The Pew Charitable Trusts’ broadband access initiative works with state and federal lawmakers, researchers, and other partners to accelerate the nation’s progress to universal, affordable high-speed internet service.
Despite more than three decades of public and private efforts to expand broadband availability, millions of Americans still lack access to reliable high-speed internet service and millions more cannot afford connections when they are available.
The broadband access initiative works to solve these problems by:
- Advocating for state and federal policy change.
- Addressing key research gaps.
- Partnering with state governments to implement evidence-based solutions for broadband expansion.
- Equipping stakeholders with the information and resources they need to support universal access.
The broadband access initiative has conducted extensive research indicating that although no single policy will achieve universal access, several common strategies have been successful at expanding broadband. These strategies include:
- Raising minimum speeds and prioritizing technologies that can be scaled to reach those elevated standards to help ensure that networks built today will still be useful years into the future.

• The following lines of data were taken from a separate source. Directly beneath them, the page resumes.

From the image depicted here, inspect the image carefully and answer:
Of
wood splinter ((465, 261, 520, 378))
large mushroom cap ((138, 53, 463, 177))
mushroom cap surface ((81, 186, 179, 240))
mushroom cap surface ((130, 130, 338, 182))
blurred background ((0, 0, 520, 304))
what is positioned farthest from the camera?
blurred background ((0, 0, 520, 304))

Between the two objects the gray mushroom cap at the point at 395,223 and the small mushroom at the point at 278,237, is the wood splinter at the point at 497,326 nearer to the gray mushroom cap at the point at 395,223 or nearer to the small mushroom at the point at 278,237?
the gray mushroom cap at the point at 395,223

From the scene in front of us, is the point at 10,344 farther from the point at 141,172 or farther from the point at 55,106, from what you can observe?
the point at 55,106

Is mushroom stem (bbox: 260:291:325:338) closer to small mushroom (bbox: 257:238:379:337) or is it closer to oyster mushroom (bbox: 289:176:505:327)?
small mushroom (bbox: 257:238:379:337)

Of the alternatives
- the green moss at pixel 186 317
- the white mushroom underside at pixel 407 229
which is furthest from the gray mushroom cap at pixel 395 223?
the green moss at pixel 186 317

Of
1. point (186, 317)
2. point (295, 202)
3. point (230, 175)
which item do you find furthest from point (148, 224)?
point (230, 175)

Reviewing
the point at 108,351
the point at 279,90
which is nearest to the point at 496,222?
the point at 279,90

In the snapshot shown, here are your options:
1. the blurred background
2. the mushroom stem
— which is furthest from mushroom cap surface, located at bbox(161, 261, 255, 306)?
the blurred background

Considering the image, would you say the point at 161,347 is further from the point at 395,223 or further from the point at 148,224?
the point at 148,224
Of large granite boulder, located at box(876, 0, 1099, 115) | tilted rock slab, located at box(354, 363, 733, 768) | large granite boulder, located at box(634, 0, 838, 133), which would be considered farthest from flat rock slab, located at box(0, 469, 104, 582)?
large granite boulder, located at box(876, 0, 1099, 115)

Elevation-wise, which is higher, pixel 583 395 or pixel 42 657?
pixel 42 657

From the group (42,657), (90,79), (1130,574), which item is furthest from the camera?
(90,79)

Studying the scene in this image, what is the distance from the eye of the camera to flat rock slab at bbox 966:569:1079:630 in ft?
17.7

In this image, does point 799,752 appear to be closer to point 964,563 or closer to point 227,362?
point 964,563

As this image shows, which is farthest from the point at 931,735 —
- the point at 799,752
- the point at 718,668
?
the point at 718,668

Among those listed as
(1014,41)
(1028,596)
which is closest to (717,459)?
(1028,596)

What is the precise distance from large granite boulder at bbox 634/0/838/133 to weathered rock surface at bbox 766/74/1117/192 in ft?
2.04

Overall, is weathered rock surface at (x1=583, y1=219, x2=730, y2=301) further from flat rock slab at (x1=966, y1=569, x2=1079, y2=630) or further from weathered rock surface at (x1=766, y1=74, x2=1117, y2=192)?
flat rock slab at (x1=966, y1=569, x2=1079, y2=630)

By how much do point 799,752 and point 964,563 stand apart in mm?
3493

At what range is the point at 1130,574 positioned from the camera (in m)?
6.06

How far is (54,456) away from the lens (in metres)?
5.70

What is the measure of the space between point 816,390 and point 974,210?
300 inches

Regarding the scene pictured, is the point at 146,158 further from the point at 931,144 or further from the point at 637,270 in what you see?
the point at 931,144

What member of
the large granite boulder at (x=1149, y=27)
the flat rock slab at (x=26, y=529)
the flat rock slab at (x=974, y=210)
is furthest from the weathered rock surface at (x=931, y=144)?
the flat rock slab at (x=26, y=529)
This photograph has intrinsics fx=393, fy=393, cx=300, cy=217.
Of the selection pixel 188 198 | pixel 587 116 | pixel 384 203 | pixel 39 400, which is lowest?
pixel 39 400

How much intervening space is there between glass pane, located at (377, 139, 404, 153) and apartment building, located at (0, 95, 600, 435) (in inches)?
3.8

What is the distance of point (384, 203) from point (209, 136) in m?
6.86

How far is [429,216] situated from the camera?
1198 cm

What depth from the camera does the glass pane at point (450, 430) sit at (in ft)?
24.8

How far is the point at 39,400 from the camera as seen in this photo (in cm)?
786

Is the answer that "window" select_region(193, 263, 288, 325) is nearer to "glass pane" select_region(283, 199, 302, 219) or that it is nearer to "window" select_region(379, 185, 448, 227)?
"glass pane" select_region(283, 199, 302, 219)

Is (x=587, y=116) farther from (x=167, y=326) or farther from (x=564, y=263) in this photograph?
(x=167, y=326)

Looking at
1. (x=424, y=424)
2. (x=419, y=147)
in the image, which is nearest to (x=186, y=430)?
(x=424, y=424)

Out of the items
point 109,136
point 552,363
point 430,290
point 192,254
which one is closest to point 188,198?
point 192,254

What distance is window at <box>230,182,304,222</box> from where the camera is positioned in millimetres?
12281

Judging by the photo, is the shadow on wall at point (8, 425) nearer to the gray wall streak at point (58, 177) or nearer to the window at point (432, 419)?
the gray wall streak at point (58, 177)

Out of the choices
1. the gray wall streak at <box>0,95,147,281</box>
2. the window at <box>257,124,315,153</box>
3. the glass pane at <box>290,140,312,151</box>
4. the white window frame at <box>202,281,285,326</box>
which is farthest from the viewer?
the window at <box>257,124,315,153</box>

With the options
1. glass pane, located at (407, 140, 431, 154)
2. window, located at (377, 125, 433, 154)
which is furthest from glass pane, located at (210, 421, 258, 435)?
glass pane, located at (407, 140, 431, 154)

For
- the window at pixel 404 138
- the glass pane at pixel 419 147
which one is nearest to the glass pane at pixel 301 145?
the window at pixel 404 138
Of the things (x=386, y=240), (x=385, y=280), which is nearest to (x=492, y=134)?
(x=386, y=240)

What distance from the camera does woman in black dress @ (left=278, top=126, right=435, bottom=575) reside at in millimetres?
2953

- Ensuring long-term funding to help communities and providers confidently plan for network expansion and address costs for future technology upgrades.
- Improving accountability and oversight of public funds to guarantee that projects achieve their intended purpose and that taxpayers receive the connections they were promised.
- Addressing affordability of connections, including by examining the full costs of broadband deployment and operations; how those costs vary by market; and the range of interventions that can effectively and sustainably deliver affordable connections for all.
- Defining a role for each level of government because universal access cannot be achieved by any single policy or unit of government and instead will require local, state, and federal coordination.